Tom Roderick, Analyst, Stifel
When you look at the investments you plan to make around the AI opportunity, you mentioned adjusted EBITDA dollars might be a bit lower year-over-year as a result of that investment. How much of that is coming in the form of R&D and sales and marketing and other OpEx items versus potential impacts to gross margins as customers take on more consumption elements as part of these agents?
Michael Gianoni, CEO, President and Vice Chairman
We see opportunities to improve gross margins year-over-year; you can see that in our first quarter results. Some of that improvement comes from the continued closure of two legacy data centers and moving away from legacy software infrastructure from vendors we won't need in the future. Many AI investments are for new product builds like the Agents For Good category, and we'll be announcing more products throughout the year in early adopter or general availability. We also have many investments in tools and engineering. There's a tremendous opportunity for AI enhancements in engineering. We've built agents that use tools like Anthropic Claude for code generation and internal processes for user stories, acceptance criteria and code scaffolding, reducing workloads from days to hours. We're building engineering agents to scale engineering productivity, which has a big flywheel effect. We also have AI assistants for anomaly detection, governance and integration—many AI innovations in productivity for engineering and new external products.
Operator, Operator
Our next question is from the line of Kirk Materne with Evercore ISI.
Peter Burkly, Analyst, Evercore ISI
Mike, I was wondering, can you talk through some of the thought process on the pricing structure around the agents and the subscription model? Obviously, it's all about the value delivered to your customers. How are you making sure they start seeing value out of the box to get them excited and create a reference flywheel as well?
Michael Gianoni, CEO, President and Vice Chairman
We're evaluating all pricing models available for these new AI products. For the first product, the Development Agent, the pricing is similar to our other products: an annual subscription fee in a multiyear contract. It's not usage-based yet, and we do not use seat-based pricing. More than one-third of our revenue is transaction-based now, which is effectively outcomes-based because it's a percentage of a transaction. For AI products, the first one is an annual subscription fee, and we'll consider usage and other models for future products depending on fit. What's exciting is that the addressable market expands because these solutions can be purchased outside of traditional IT budgets. Customers have budgets for hiring fundraisers and for other functions; we can address total spend outside IT budgets.

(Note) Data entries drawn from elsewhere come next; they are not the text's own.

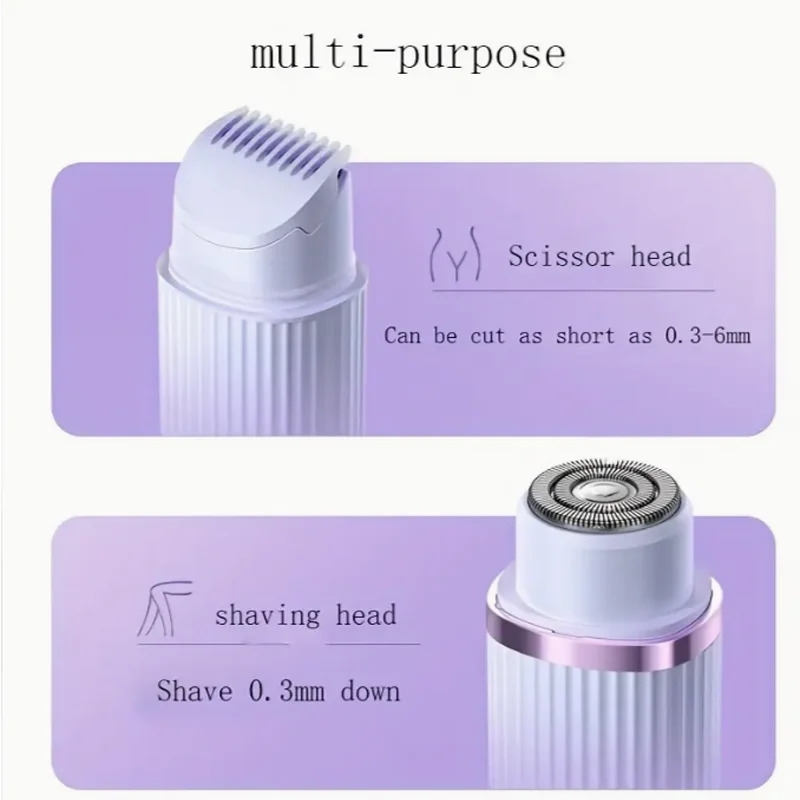 multi-purpose

Scissor head

Can be cut as short as 0.3-6mm

shaving head

Shave 0.3mm down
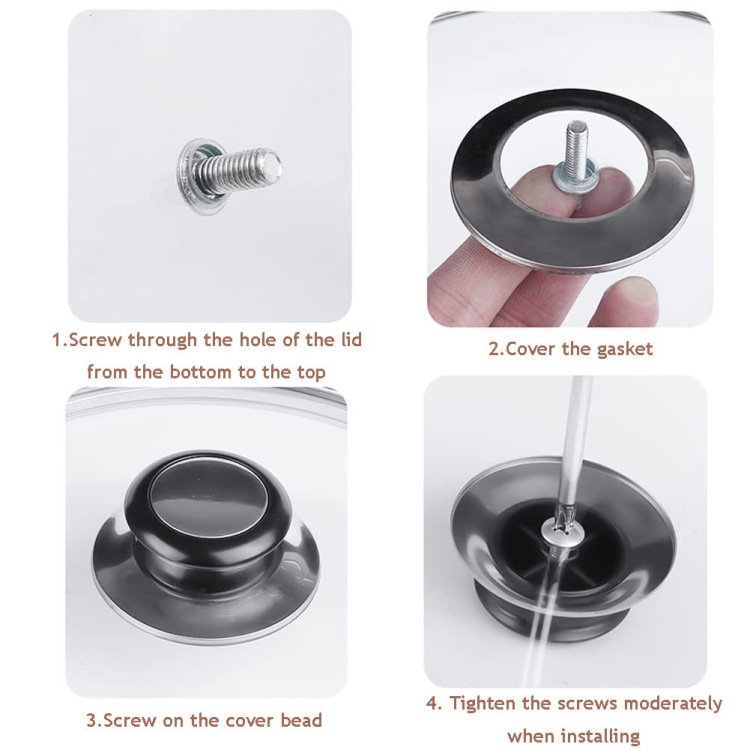 1.Screw through the hole of the lid from the bottom to the top

2.Cover the gasket

3.Screw on the cover bead

4. Tighten the screws moderately when installing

That expands the addressable market for us.
Operator, Operator
At this time, I'll hand the floor back to management for any further remarks.
Tom Barth, Head of Investor Relations
Okay. Well, thank you, everyone, for joining us today. We will be attending a number of investor events in May and June, including several investor conferences, which are listed on our IR website. We hope to see you then or speak with you very soon and wish you continued success. Have a great day.
Operator, Operator
This will conclude today's conference. You may disconnect your lines at this time. We thank you for your participation. Have a wonderful day.